··· RAW RECORDS ···

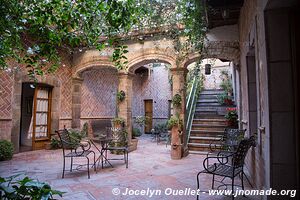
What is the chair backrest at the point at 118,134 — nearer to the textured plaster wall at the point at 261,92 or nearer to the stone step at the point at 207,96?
the textured plaster wall at the point at 261,92

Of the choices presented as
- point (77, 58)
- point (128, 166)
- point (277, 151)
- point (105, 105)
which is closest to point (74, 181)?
point (128, 166)

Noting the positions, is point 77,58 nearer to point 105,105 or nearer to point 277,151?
point 105,105

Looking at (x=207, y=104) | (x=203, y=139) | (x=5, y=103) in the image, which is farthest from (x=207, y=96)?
(x=5, y=103)

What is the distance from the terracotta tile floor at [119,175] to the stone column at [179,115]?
0.26m

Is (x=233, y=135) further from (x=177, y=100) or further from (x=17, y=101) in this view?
(x=17, y=101)

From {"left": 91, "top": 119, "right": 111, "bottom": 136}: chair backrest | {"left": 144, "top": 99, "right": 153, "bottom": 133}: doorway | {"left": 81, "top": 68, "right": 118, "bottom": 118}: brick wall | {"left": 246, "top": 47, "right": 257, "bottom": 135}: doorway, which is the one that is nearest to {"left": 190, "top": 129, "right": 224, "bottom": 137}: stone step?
{"left": 246, "top": 47, "right": 257, "bottom": 135}: doorway

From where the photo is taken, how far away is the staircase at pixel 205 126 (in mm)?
6500

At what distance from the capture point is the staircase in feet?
21.3

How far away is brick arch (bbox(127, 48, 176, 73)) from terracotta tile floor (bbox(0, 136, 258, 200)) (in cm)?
276

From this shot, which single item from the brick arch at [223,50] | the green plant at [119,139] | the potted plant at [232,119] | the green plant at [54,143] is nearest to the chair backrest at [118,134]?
the green plant at [119,139]

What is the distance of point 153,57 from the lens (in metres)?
6.50

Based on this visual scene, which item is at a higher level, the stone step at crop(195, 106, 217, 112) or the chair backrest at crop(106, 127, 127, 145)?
the stone step at crop(195, 106, 217, 112)

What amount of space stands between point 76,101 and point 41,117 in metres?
1.38

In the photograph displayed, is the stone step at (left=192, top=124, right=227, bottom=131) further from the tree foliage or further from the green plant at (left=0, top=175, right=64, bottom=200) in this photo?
the green plant at (left=0, top=175, right=64, bottom=200)
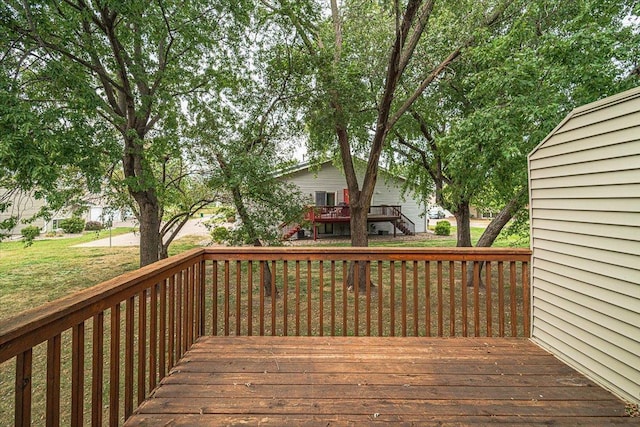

···

-- WHAT NEEDS TO BE DONE --
Reproduce the data word for word, starting at the line that contains "From this shot, which" and ending at the end of the data, with both ends included. Leave the pictures out of your answer.

-- ANSWER TO THE EXERCISE --
From this shot, which single item from the brick arch at [223,50] | the green plant at [119,139] | the potted plant at [232,119] | the green plant at [54,143] is nearest to the chair backrest at [118,134]?
the green plant at [119,139]

What is the distance of point 153,57 from the lens (in metres)?
6.50

Based on this visual scene, which item is at a higher level, the stone step at crop(195, 106, 217, 112) or the chair backrest at crop(106, 127, 127, 145)?
the stone step at crop(195, 106, 217, 112)

What amount of space stands between point 76,101 and point 41,117 in metres?
1.38

In the photograph displayed, is the stone step at (left=192, top=124, right=227, bottom=131) further from the tree foliage or further from the green plant at (left=0, top=175, right=64, bottom=200) in this photo?
the green plant at (left=0, top=175, right=64, bottom=200)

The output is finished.